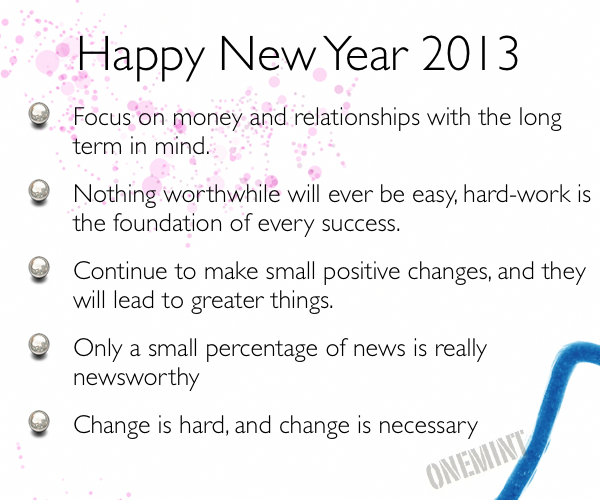 Happy New Year 2013

Focus on money and relationships with the long term in mind.

Nothing worthwhile will ever be easy, hard-work is the foundation of every success.

Continue to make small positive changes, and they will lead to greater things.

Only a small percentage of news is really newsworthy

Change is hard, and change is necessary

ONEMINT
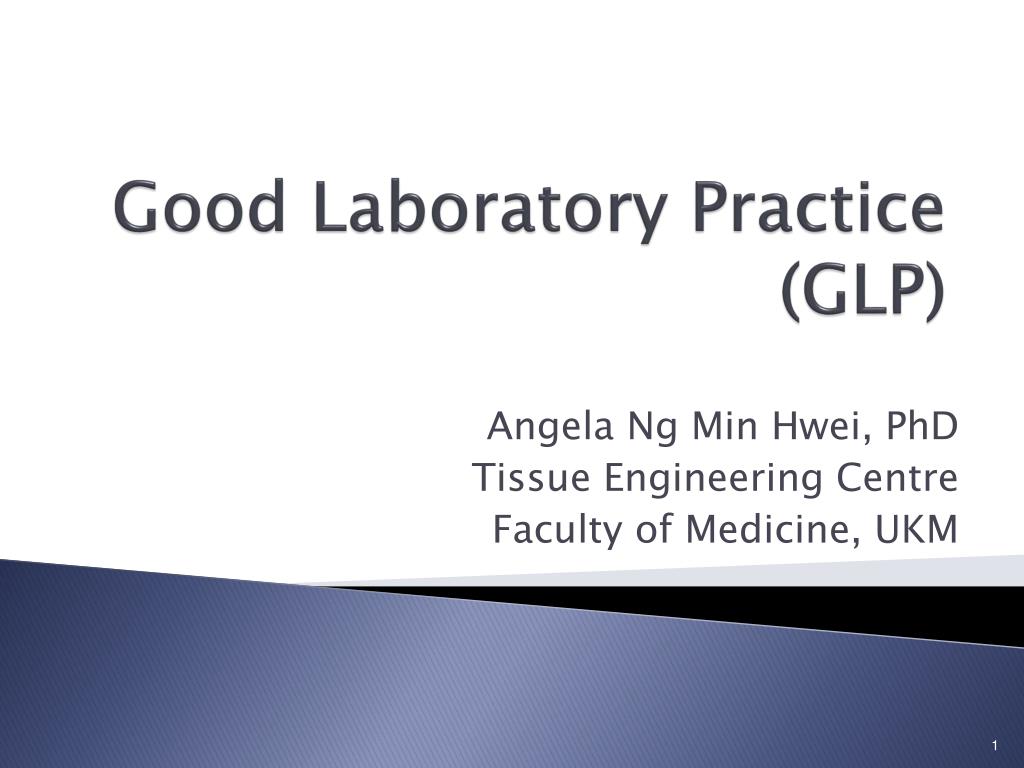 Good Laboratory Practice (GLP)

Angela Ng Min Hwei, PhD
Tissue Engineering Centre
Faculty of Medicine, UKM

1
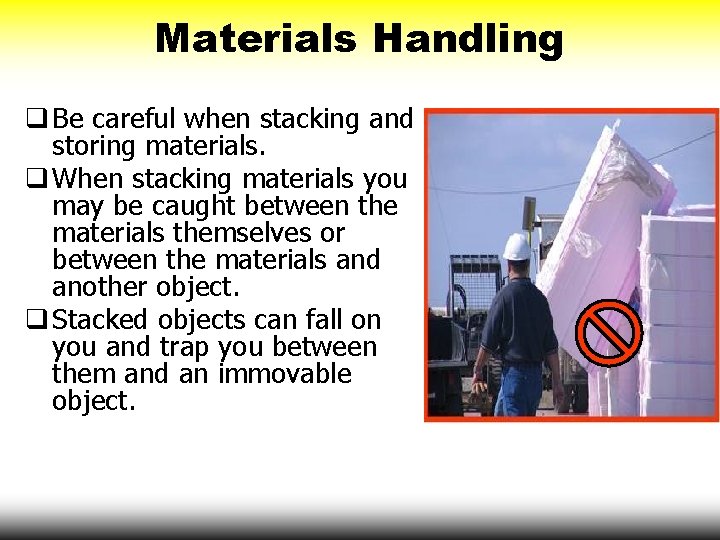 Materials Handling

❑ Be careful when stacking and storing materials.

❑ When stacking materials you may be caught between the materials themselves or between the materials and another object.

❑ Stacked objects can fall on you and trap you between them and an immovable object.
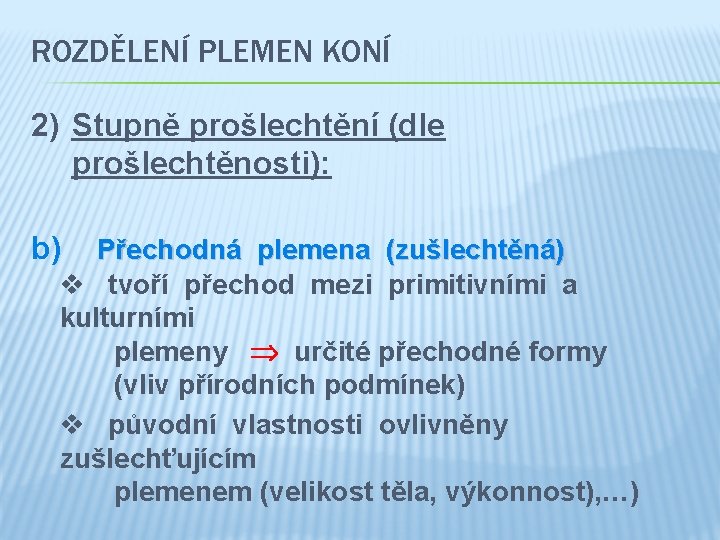 ROZDĚLENÍ PLEMEN KONÍ

2) Stupně prošlechtění (dle prošlechtěnosti):

b) Přechodná plemena (zušlechtěná)
❖ tvoří přechod mezi primitivními a kulturními plemeny $\Rightarrow$ určité přechodné formy (vliv přírodních podmínek)
❖ původní vlastnosti ovlivněny zušlechťujícím plemenem (velikost těla, výkonnost),…)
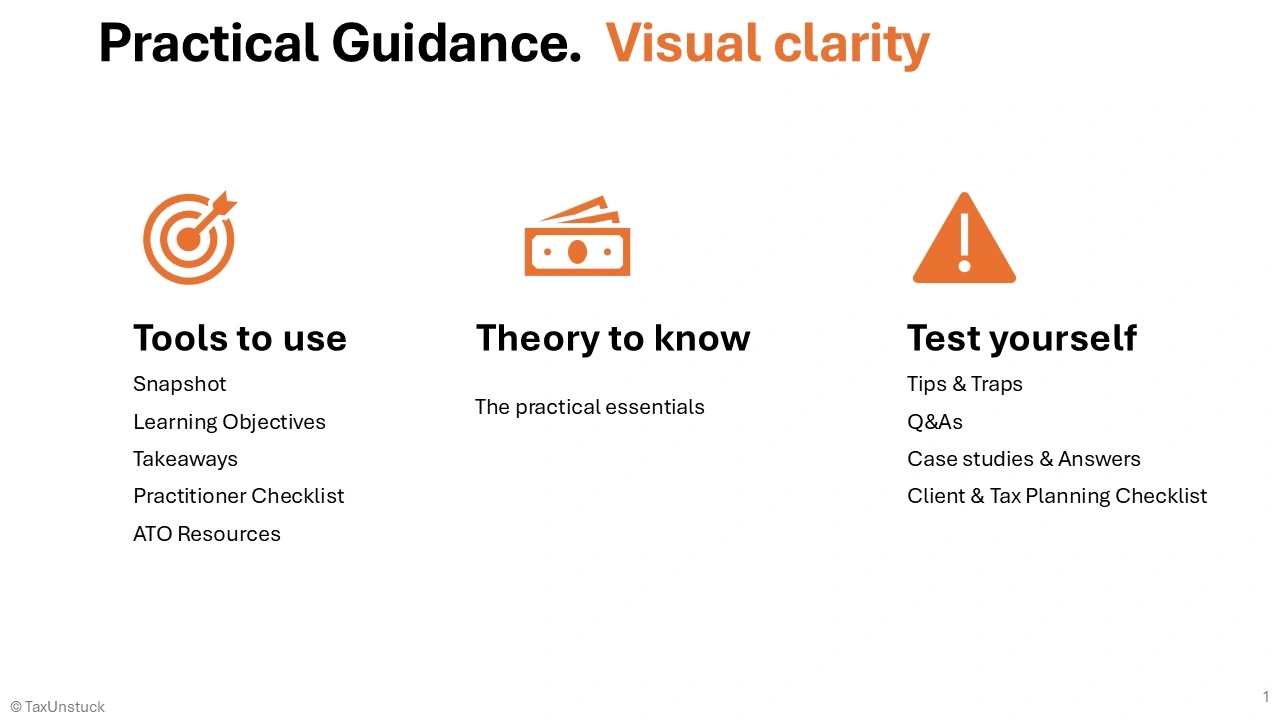 Practical Guidance. Visual clarity

Tools to use

Snapshot

Learning Objectives

Takeaways

Practitioner Checklist

ATO Resources

Theory to know

The practical essentials

Test yourself

Tips & Traps

Q&As

Case studies & Answers

Client & Tax Planning Checklist

© TaxUnstuck

1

************

* _TASK DETAILS_:
Please retype the whole listing above word for word and drop the pictures.

* _ANSWER FOR THIS EXERCISE_:
 Happy New Year 2013

Focus on money and relationships with the long term in mind.

Nothing worthwhile will ever be easy, hard-work is the foundation of every success.

Continue to make small positive changes, and they will lead to greater things.

Only a small percentage of news is really newsworthy

Change is hard, and change is necessary

ONEMINT
 Good Laboratory Practice (GLP)

Angela Ng Min Hwei, PhD
Tissue Engineering Centre
Faculty of Medicine, UKM

1
 Materials Handling

❑ Be careful when stacking and storing materials.

❑ When stacking materials you may be caught between the materials themselves or between the materials and another object.

❑ Stacked objects can fall on you and trap you between them and an immovable object.
 ROZDĚLENÍ PLEMEN KONÍ

2) Stupně prošlechtění (dle prošlechtěnosti):

b) Přechodná plemena (zušlechtěná)
❖ tvoří přechod mezi primitivními a kulturními plemeny $\Rightarrow$ určité přechodné formy (vliv přírodních podmínek)
❖ původní vlastnosti ovlivněny zušlechťujícím plemenem (velikost těla, výkonnost),…)
 Practical Guidance. Visual clarity

Tools to use

Snapshot

Learning Objectives

Takeaways

Practitioner Checklist

ATO Resources

Theory to know

The practical essentials

Test yourself

Tips & Traps

Q&As

Case studies & Answers

Client & Tax Planning Checklist

© TaxUnstuck

1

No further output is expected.